*What is required*: Each line below should be retyped exactly, with no pictures.

>> Start Supplied data

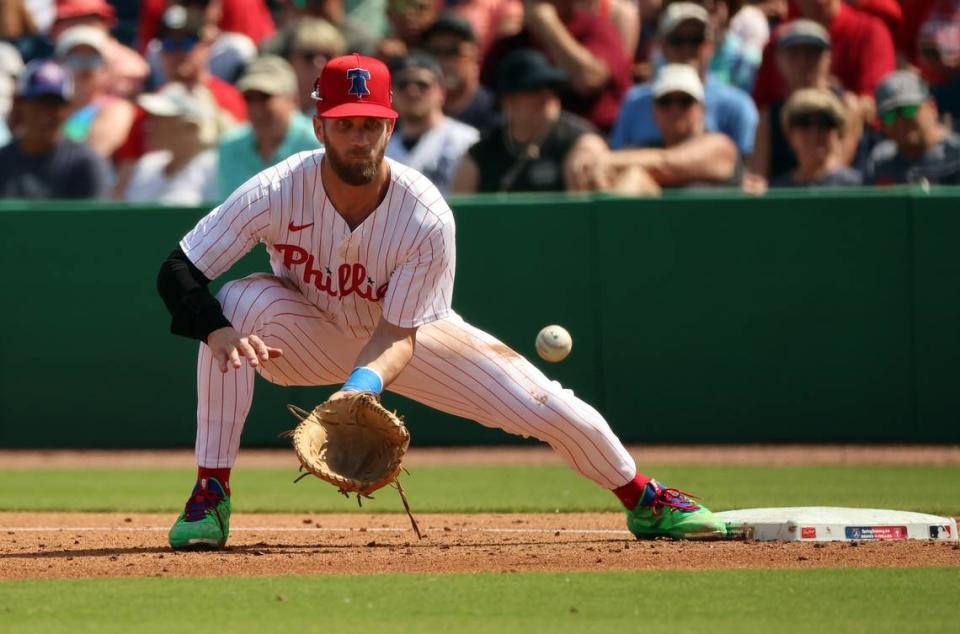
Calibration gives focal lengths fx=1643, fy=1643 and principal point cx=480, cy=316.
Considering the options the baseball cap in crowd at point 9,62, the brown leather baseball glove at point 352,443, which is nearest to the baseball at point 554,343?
the brown leather baseball glove at point 352,443

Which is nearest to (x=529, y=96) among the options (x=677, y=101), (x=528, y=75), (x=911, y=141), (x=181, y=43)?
(x=528, y=75)

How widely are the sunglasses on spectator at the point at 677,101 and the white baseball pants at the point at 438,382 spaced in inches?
180

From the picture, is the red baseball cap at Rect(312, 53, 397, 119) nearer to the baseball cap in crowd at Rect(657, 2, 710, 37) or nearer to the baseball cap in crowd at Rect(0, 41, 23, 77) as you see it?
the baseball cap in crowd at Rect(657, 2, 710, 37)

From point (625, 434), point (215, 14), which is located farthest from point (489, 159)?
point (215, 14)

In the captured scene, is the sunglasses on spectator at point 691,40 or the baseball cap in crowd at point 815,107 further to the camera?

>> End Supplied data

*Finished answer*:
Calibration gives focal lengths fx=1643, fy=1643 and principal point cx=480, cy=316.
Considering the options the baseball cap in crowd at point 9,62, the brown leather baseball glove at point 352,443, which is nearest to the baseball at point 554,343?
the brown leather baseball glove at point 352,443

Which is nearest to (x=529, y=96) among the options (x=677, y=101), (x=528, y=75), (x=911, y=141), (x=181, y=43)?
(x=528, y=75)

How widely are the sunglasses on spectator at the point at 677,101 and the white baseball pants at the point at 438,382 spaced in inches?
180

From the picture, is the red baseball cap at Rect(312, 53, 397, 119) nearer to the baseball cap in crowd at Rect(657, 2, 710, 37) or nearer to the baseball cap in crowd at Rect(0, 41, 23, 77) as you see it?
the baseball cap in crowd at Rect(657, 2, 710, 37)

From point (625, 434), point (215, 14), which is located farthest from point (489, 159)?
point (215, 14)

In the captured scene, is the sunglasses on spectator at point 691,40 or the baseball cap in crowd at point 815,107 further to the camera?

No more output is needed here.